• WORK ITEM A
Rewrite the passage on Link's photographs starting at "One 1956 shot" and ending at "to American transportation.", swapping "freight train" for "passenger train".
• WORK ITEM B
In the passage on Link's photographs, what was his advertising firm hired to do?

• EXCERPT TO READ
_ _ _ _ _ _ _

One 1956 shot shows cars lined up at a drive-in cinema as we look over the shoulders of a couple cuddling in a convertible in the foreground. The movie features a jet flying by. Along a banking to the right, a freight train rushes past. It's an awesomely orchestrated, and too deliciously good to be exactly true, ode to American transportation.
Most of Link's work here was shot in Louisiana between 1937 and '41, when he was fresh out of college and his advertising firm was hired to improve the state's reputation. The shots feature a girl sitting atop a beehive eating a honeycomb, boys sitting on a diving board along the water as a storm blows up on the horizon, and sweaty oil men crammed into bunks. Some photos stand out for their artistry. A photo of a party for farmers at the governor's mansion sparkles because of Link's point of view — looking down from above the crowd — and the rhythm of hats through the scene. Note how another shot of two women in an outdoor New Orleans restaurant is carefully framed by the garden's vines. Note Link's attention to the soft reflected light on the woman's face, and the light coming through the palm fronds. But Link's elaborate, passionate directions aren't much in evidence. Maybe he hadn't developed them yet, maybe he was working too quickly, maybe Louisiana wasn't his thing (though he did find his first wife there). They're interesting as windows into another time and place — like his Louisiana shots of men hunting alligators.

_ _ _ _ _ _ _

• DATA
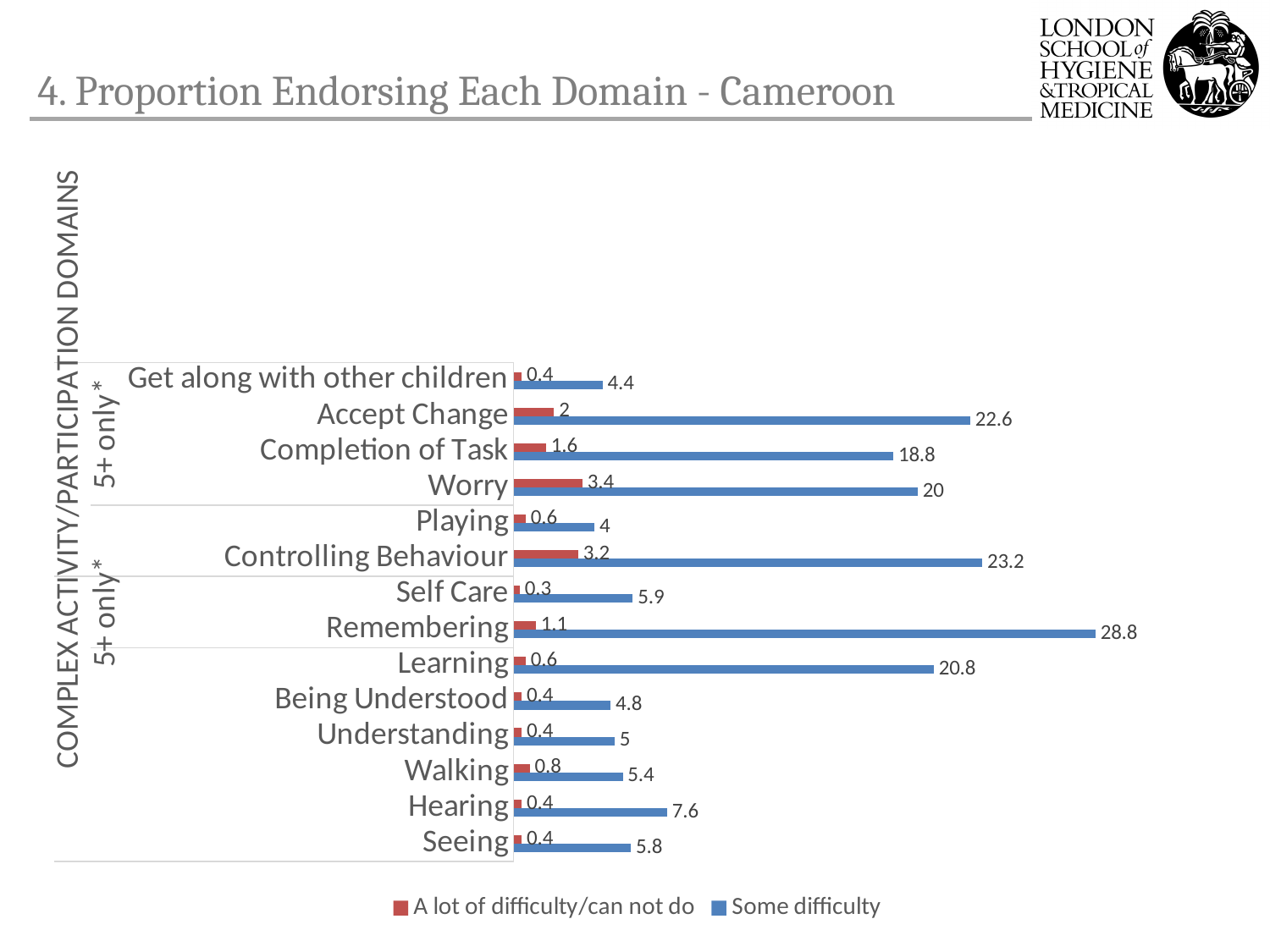
What is the 'Some difficulty' value for Hearing? 7.6 How many series does the legend list? 2 Which domain has the lowest 'Some difficulty' value? Playing What is the 'Some difficulty' value for Remembering? 28.8 Which domain has the highest 'Some difficulty' value? Remembering Which has a larger 'Some difficulty' value, Controlling Behaviour or Learning? Controlling Behaviour What is the difference between the 'Some difficulty' values for Accept Change and Completion of Task? 3.8 What type of chart is shown on the slide? Bar chart What is the 'A lot of difficulty/can not do' value for Worry? 3.4 What is the title of the chart on the slide? 4. Proportion Endorsing Each Domain - Cameroon Which domain has the lowest 'A lot of difficulty/can not do' value? Self Care How many domains (categories) are plotted in the chart? 14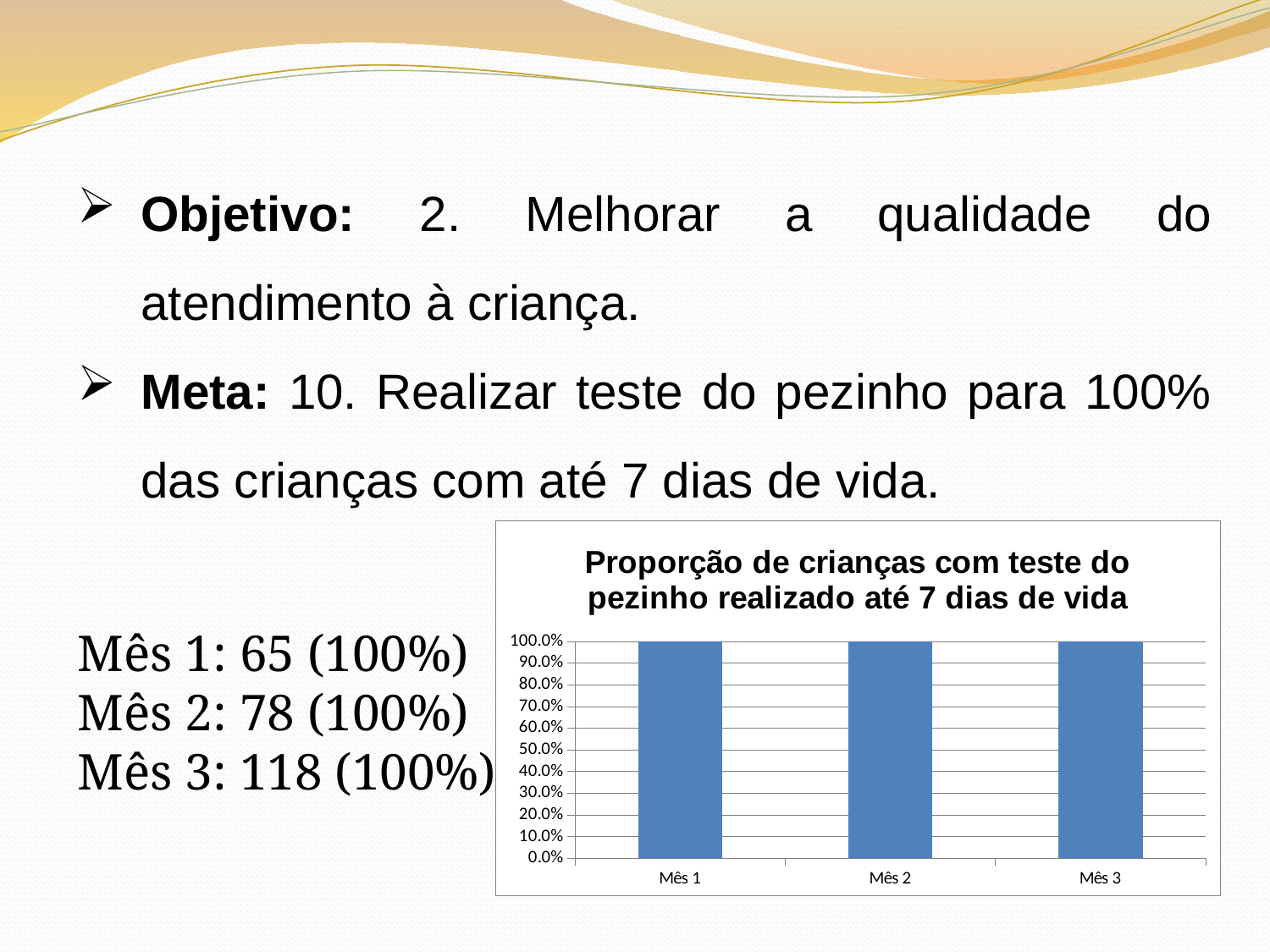
Is the value for Mês 3 greater or less than 50.0%? greater Do the values rise, fall or stay the same from Mês 1 to Mês 3? stay the same What is the title of the chart? Proporção de crianças com teste do pezinho realizado até 7 dias de vida What kind of chart is shown on the slide? bar chart What is the value for Mês 1 in the chart? 100.0% How many categories are shown on the x axis of the chart? 3 What is the highest value shown on the y axis of the chart? 100.0% What is the difference between the values for Mês 1 and Mês 3? 0.0% What is the value for Mês 2 in the chart? 100.0% Is the value for Mês 2 greater or less than 90.0%? greater What is the value for Mês 3 in the chart? 100.0%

_ _ _ _ _ _ _

• ANSWER BOX A
One 1956 shot shows cars lined up at a drive-in cinema as we look over the shoulders of a couple cuddling in a convertible in the foreground. The movie features a jet flying by. Along a banking to the right, a passenger train rushes past. It's an awesomely orchestrated, and too deliciously good to be exactly true, ode to American transportation.

• ANSWER BOX B
Improve Louisiana's reputation.